> _Dataset extract_
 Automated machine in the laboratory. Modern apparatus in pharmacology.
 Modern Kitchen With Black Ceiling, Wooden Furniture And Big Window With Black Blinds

* * *

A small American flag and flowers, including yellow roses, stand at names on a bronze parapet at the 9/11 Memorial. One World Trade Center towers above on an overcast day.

==

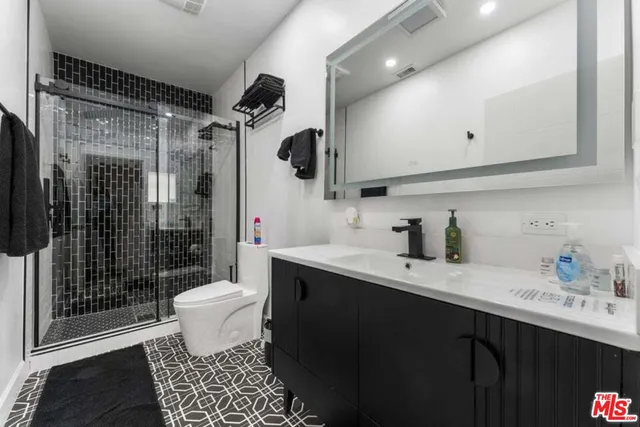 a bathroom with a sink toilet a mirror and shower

> _What to do_
Where the listing above has a line with "Automated machine in", start there, and output every line exactly through the line with "Modern Kitchen With", which is also included.

> _Solution to the exercise_
 Automated machine in the laboratory. Modern apparatus in pharmacology.
 Modern Kitchen With Black Ceiling, Wooden Furniture And Big Window With Black Blinds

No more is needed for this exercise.